Horrible Histories? I pick up one of them and flip through. It’s been read loads. Eighteen really isn’t that old.
There’s a knock on the library door and the officers open it. A young man in a mickey mouse jumper comes in and introduces himself as Dean. He’s the library orderly – a really good prison job. He tells us he loves reading, and volunteers mentoring the lads with low literacy one-on-one.
The officers ask Dean about spice, and he pulls a face that suggests he thinks that people who take spice, or mambo as the prisoners often call it, are massive idiots. He says, the thing is, despite the risks, people are going to keep taking it, because it’s cheap, and you can’t get done for it.
Do you think the posters put people off?
Nah, they just think it’s the prison trying to scare us. They’ll take it as long as it can’t be detected.

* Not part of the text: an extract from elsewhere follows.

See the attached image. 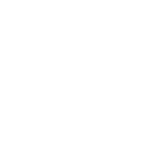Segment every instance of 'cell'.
Returning a JSON list of instances; mask_svg holds the SVG:
<instances>
[]
</instances>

How long has spice been around?
Five years. But a lot more since about Christmas. It’s exploded.
But don’t people know it can hurt you?
Dean rolls his eyes and tells us that you get special kudos if you can get the ambulance called out five times for you, from spice. It’s called the Mambulance Award.
One of the officers says, the ambulance crews only got trained to deal with spice last week. Before that there were no guidelines in place at all.
One of the others asks Dean if he writes any letters to anyone. He looks a bit startled. A few, he says, to family, maybe one or two friends. He doesn’t like to keep reminding them he’s in here. They know he’s safe. Anything else would just stress them out.
In the car on the way home, I think about that knife. “Please stop him.” Not “get him”, “stop him”. They only wrote three words, and one of them was “please”. I keep imagining someone’s Mum, someone’s sister, slipping it to them on a visit, giving them a look like, come on, you promised, and some lad reluctantly taking this little homespun weapon…
But I don’t know.
I don’t really know anything about it.